1. Summary
Goal of this document is to describe the design of MSC (Multi-System Compiler) and how it benefits the tvm in model optimization. MSC is designed to connect tvm with other machine learning frameworks (e.g. torch, tensorflow, tensorrt…) and systems (e.g. training system, deployment system…). With the help of MSC, model compression methods can be developed, such as advanced PTQ (post train quantization), QAT (quantization awared training), prune training, sparse training, knowledge distilliation, and so on. Besides, MSC manage the model compiling process as a pipeline, so that model compiling services (Saas) and compiling tool-chain can be easily built base on MSC.
MSC is used as an important part of AI Engine at NIO.Inc. Introduction can be found @ TVMConf 2023(TVM @ NIO).
This open source version MSC different with the MSC @ NIO.Inc as following:
A.The optimization for runtime and quantization in NIO will not be included in this open source version.
B.This version use relax and relay to build MSCGraph, while in NIO only relay is used.
C.This version focus on auto compression and training related optimization methods, while Ai Engine @ NIO focus more on runtime acceleration and auto driving related quantization.
2. Motivation
With the optimization of TVM, model performance and memory management has reached a relative high level. To improve the model performance to a higher level and meanwhile ensure the accuracy, new methods are needed. The model compression technology is proved to be useful in increasing the model performance and meanwhile decreasing the memory consumption. Normal compression methods such as pruning and quantization need cooperation of algorithm, software and hardware systems, which make the compression strategy difficult to be developed and maintained, because information format differs from system to system, and compression strategy differs from case to case. To cooperate with different systems and develop compression algorithms as model-free tools, an architecture for saving, passing, and transforming information is needed.
3. Guide-level explanation
3.1 MSCGraph
MSCGraph is core of MSC, it works like IR to compiler. MSCGraph is a DAG format of Relax.Function/Relay.Function. It can be transformed to and from Relax/Relay. Goal of building MSCGraph is to make development of compression algorithm and weights management (this is important when training) easier. A Relax/Relay module has more than one MSCGraphs if not all the Calls can be supported on chosen runtime target.
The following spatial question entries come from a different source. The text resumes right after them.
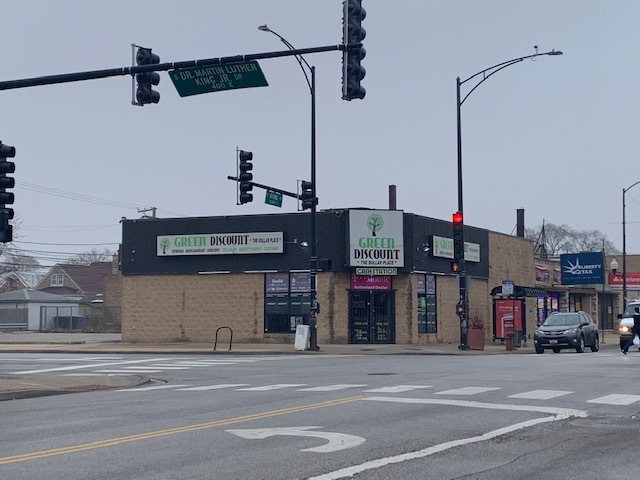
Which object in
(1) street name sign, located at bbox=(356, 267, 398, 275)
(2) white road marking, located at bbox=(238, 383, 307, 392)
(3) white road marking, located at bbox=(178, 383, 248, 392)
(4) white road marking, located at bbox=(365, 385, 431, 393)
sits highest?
(1) street name sign, located at bbox=(356, 267, 398, 275)

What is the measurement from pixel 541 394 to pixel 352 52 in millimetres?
6910

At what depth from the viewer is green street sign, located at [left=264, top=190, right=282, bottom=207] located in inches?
1319

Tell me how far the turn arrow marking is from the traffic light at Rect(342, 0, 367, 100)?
764 centimetres

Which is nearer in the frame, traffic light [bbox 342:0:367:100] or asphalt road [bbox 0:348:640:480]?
asphalt road [bbox 0:348:640:480]

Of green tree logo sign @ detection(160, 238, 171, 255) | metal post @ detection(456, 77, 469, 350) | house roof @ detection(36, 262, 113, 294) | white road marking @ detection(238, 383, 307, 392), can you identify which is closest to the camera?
white road marking @ detection(238, 383, 307, 392)

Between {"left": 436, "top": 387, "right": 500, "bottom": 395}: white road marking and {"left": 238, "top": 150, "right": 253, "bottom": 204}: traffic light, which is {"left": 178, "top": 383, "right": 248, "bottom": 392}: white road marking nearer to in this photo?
{"left": 436, "top": 387, "right": 500, "bottom": 395}: white road marking

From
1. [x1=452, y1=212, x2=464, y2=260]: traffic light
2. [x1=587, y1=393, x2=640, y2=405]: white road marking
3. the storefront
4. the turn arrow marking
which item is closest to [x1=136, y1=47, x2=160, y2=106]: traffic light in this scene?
the turn arrow marking

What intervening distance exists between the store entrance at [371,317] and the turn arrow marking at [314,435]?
30.4 m

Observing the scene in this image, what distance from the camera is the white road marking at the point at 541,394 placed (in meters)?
15.1

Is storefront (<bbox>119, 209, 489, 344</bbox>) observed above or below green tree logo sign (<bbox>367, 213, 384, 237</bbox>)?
below

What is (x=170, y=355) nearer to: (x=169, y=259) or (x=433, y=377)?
(x=169, y=259)

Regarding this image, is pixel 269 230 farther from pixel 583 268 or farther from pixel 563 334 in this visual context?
pixel 583 268

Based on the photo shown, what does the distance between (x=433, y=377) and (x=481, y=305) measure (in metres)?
30.2

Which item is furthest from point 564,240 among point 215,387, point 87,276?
point 215,387
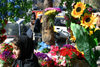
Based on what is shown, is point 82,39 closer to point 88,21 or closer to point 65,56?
point 88,21

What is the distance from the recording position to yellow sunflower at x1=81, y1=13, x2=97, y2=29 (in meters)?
2.57

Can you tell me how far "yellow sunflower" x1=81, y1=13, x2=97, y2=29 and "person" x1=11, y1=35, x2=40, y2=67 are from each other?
93 centimetres

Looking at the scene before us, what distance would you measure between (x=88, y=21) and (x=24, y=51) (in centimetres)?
109

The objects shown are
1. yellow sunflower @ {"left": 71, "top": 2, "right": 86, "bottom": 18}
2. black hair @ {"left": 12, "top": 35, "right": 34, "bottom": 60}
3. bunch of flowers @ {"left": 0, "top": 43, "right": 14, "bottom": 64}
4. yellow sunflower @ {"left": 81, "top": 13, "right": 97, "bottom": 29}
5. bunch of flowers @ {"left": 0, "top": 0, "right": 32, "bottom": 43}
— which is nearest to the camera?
black hair @ {"left": 12, "top": 35, "right": 34, "bottom": 60}

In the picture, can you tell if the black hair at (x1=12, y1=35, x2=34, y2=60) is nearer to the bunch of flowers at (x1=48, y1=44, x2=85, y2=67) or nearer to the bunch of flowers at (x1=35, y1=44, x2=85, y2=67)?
the bunch of flowers at (x1=35, y1=44, x2=85, y2=67)

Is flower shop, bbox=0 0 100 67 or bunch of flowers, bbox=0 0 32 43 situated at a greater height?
bunch of flowers, bbox=0 0 32 43

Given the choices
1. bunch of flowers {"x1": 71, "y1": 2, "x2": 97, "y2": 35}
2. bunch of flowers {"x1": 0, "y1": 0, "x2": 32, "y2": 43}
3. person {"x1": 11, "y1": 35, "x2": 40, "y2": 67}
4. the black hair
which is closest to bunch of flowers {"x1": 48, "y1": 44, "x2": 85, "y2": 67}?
bunch of flowers {"x1": 71, "y1": 2, "x2": 97, "y2": 35}

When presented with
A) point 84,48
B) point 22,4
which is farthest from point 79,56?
Result: point 22,4

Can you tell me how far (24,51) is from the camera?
2.04 meters

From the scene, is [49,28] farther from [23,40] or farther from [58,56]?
[23,40]

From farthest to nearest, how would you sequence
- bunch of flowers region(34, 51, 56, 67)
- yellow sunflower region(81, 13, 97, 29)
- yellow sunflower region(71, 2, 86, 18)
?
bunch of flowers region(34, 51, 56, 67), yellow sunflower region(71, 2, 86, 18), yellow sunflower region(81, 13, 97, 29)

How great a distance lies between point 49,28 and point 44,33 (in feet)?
0.71

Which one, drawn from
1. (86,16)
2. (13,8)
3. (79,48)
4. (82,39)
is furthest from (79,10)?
(13,8)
from tvm.contrib.msc.core.ir import graph_translator
# build msc graph from relax
graph = graph_translator.from_relax(mod, params, entry_name)
print(graph)
# this will export serialization file for load the graph
graph.export("graph", params=params)
# this will export prototxt file for visualize
graph.visualize("graph.prototxt")
# build msc graph to relax
module = graph_translator.to_relax(graph, params)
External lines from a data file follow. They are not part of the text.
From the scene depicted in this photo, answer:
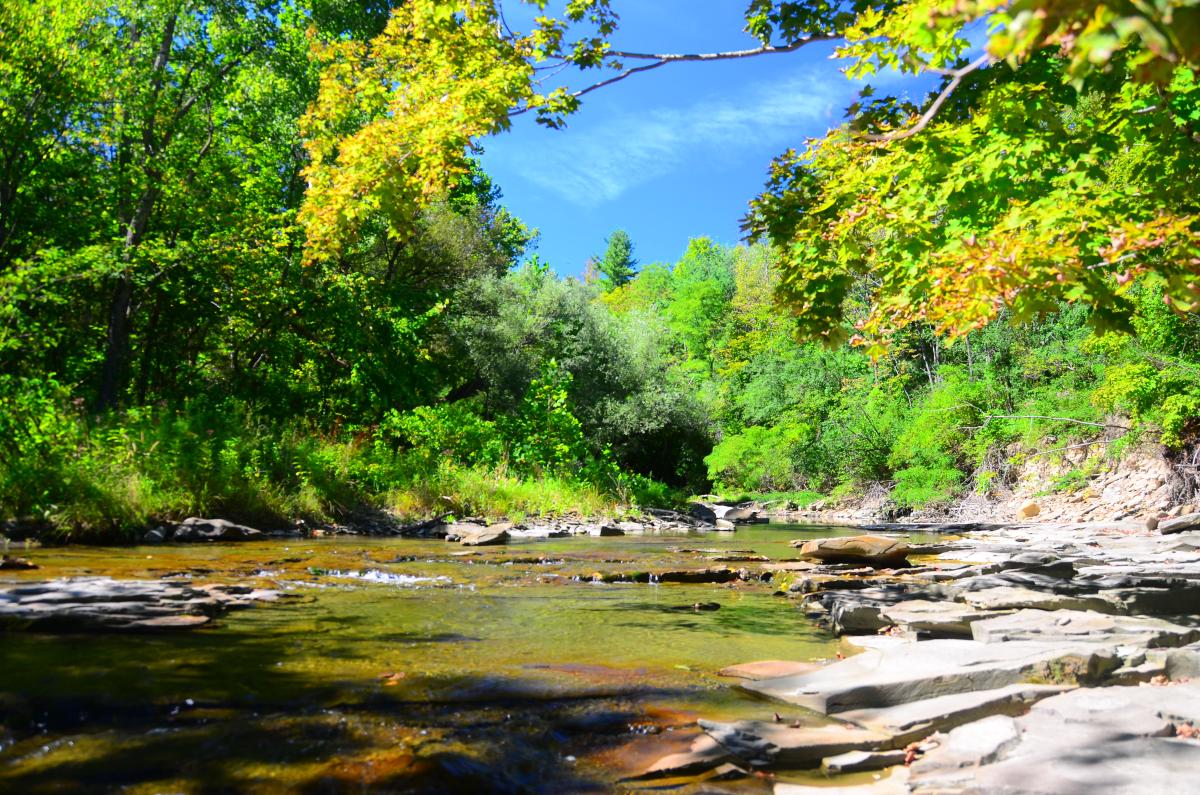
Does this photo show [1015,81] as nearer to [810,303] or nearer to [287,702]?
[810,303]

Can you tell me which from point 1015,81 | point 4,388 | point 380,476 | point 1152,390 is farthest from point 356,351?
point 1152,390

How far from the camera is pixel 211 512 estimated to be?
11.5m

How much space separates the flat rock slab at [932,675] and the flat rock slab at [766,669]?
6.1 inches

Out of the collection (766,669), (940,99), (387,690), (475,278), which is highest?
(475,278)

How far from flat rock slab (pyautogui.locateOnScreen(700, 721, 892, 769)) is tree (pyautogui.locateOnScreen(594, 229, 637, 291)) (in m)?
79.8

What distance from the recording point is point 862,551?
9273 millimetres

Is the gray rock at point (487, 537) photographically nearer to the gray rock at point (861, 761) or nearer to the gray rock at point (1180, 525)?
the gray rock at point (861, 761)

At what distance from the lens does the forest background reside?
540cm

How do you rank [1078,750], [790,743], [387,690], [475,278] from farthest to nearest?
1. [475,278]
2. [387,690]
3. [790,743]
4. [1078,750]

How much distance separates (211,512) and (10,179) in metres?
7.38

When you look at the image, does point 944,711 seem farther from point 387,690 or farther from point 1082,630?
point 387,690

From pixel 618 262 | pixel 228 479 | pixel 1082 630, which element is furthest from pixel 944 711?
pixel 618 262

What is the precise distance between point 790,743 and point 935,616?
102 inches

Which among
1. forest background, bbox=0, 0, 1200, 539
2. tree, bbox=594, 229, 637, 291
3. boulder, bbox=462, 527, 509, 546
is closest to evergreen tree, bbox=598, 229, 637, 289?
tree, bbox=594, 229, 637, 291
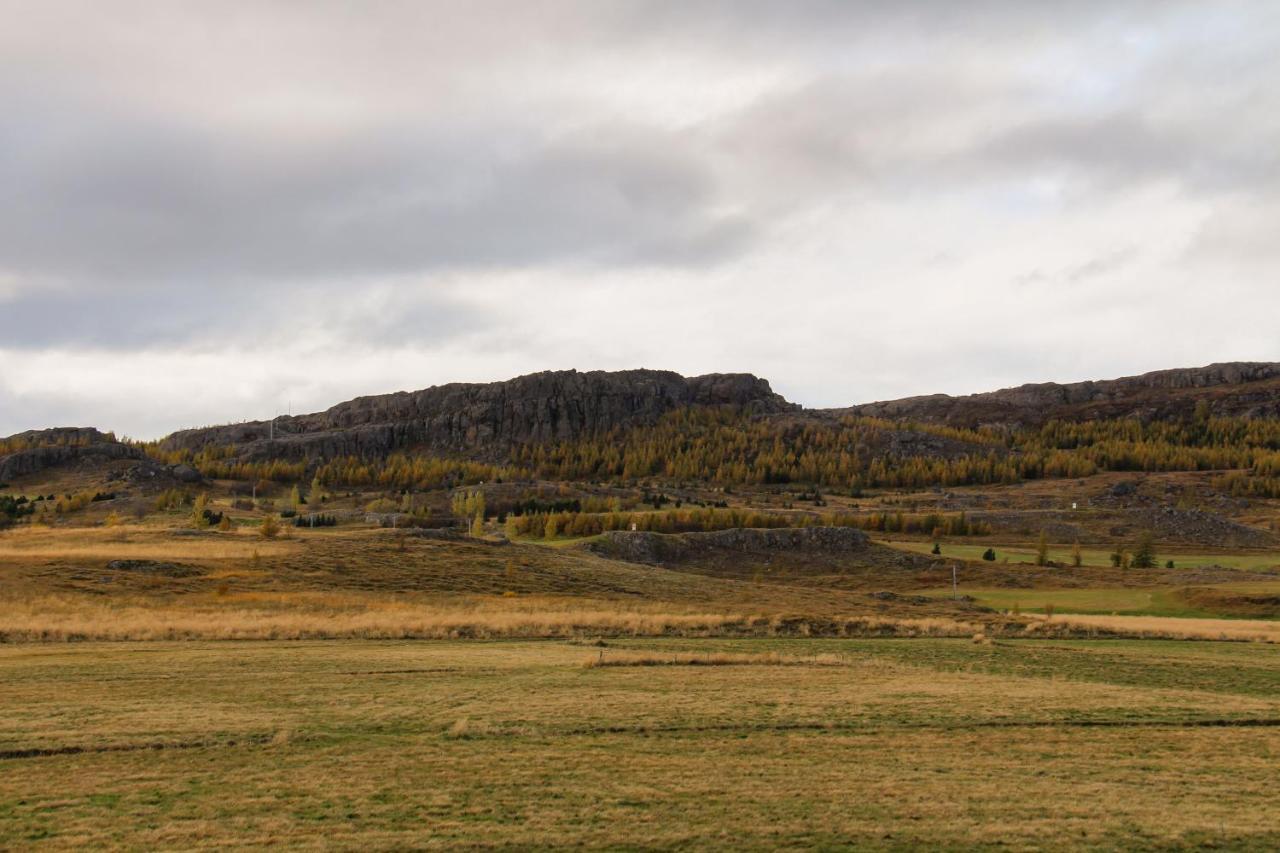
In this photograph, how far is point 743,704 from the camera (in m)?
24.7

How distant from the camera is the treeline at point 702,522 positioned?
395ft

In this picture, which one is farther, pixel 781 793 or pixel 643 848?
pixel 781 793

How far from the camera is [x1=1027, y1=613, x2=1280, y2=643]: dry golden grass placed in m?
49.2

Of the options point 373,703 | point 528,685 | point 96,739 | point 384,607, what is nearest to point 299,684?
point 373,703

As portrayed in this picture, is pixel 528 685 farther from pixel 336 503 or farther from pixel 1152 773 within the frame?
pixel 336 503

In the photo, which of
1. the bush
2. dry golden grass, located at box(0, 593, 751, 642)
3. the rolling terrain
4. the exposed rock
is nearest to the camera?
the rolling terrain

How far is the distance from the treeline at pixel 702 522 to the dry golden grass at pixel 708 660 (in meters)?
75.8

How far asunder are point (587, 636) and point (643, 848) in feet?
103

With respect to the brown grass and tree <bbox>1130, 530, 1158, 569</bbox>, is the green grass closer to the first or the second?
tree <bbox>1130, 530, 1158, 569</bbox>

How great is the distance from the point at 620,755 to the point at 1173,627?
43.5 meters

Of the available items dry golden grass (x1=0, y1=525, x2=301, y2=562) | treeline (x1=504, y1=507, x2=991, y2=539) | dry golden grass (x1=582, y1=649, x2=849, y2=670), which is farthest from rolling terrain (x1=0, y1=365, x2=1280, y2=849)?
treeline (x1=504, y1=507, x2=991, y2=539)

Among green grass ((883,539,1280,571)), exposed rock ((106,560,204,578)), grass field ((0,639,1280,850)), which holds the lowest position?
green grass ((883,539,1280,571))

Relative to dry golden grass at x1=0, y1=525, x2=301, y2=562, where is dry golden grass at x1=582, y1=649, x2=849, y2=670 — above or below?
below

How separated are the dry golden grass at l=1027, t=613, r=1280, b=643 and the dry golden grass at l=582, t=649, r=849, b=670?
62.8 feet
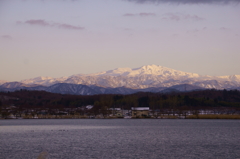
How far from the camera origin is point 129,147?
4603cm

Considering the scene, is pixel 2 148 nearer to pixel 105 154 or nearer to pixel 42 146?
pixel 42 146

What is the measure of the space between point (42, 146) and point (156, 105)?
142988 millimetres

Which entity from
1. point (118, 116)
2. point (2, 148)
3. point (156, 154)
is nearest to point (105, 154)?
point (156, 154)

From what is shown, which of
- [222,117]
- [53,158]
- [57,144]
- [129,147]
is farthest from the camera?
[222,117]

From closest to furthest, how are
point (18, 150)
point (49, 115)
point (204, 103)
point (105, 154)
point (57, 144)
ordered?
point (105, 154) < point (18, 150) < point (57, 144) < point (49, 115) < point (204, 103)

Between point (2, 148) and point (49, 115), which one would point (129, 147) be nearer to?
point (2, 148)

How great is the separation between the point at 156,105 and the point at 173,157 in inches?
5898

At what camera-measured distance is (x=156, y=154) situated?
131ft

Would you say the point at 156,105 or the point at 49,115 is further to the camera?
the point at 156,105

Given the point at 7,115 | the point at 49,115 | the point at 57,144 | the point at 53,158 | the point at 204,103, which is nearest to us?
the point at 53,158

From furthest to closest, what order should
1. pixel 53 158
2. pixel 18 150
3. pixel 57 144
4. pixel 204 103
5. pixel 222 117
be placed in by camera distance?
1. pixel 204 103
2. pixel 222 117
3. pixel 57 144
4. pixel 18 150
5. pixel 53 158

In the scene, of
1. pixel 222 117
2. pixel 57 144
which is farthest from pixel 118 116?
pixel 57 144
assert_same(mod[entry_name], module["main"])
Differences bewteen MSCGraph and Relex are:
- MSCGraph has DAG format while Relax has Expression format.
- MSCGraph classify tensors into input and weight, while Relex define tensors as var and constant.
- MSCGraph use node name (conv1, layer1.conv1…) as main id for searching nodes, while Relax use index with prefix (lvXX, gv).
3.2 RuntimeManager
The RuntimeManager connect MSCGraph(s) with different frameworks, it wraps some common used methods and manage MSCTools (see 3.3 MSCTools).
from tvm.contrib.msc.core.transform import msc_transform
from tvm.contrib.msc.core.runtime import create_runtime_manager
from tvm.contrib.msc.core.tools import create_tool, MSC_TOOL
# build runtime manager from module and mscgraphs
optimized_mod, msc_graph, msc_config = msc_transform(mod, params)
rt_manager = create_runtime_manager(optimized_mod, params, msc_config)
rt_manager.create_tool(MSC_TOOL.QUANTIZE, quantize_config)
quantizer = rt_manager.get_tool(MSC_TOOL.QUANTIZE)
rt_manager.load_model()
# calibrate the datas with float model
while not quantizer.calibrated:
for datas in calibrate_datas:
rt_manager.run(datas)
quantizer.calibrate()
quantizer.save_strategy(strategy_file)
# load again the quantized model, without loading the weights
rt_manager.load_model(reuse_weights=True)
outputs = rt_manager.run(sample_datas)
3.3 MSCTools
MSCTools work together with MSCGraph, they decide the compression strategy and control the compression process. MSCTools are managed by RuntimeManager.
from tvm.contrib.msc.core.transform import msc_transform
from tvm.contrib.msc.core.runtime import create_runtime_manager
from tvm.contrib.msc.core.tools import create_tool, MSC_TOOL
# build runtime manager from module and mscgraphs
optimized_mod, msc_graph, msc_config = msc_transform(mod, params)
rt_manager = create_runtime_manager(optimized_mod, params, msc_config)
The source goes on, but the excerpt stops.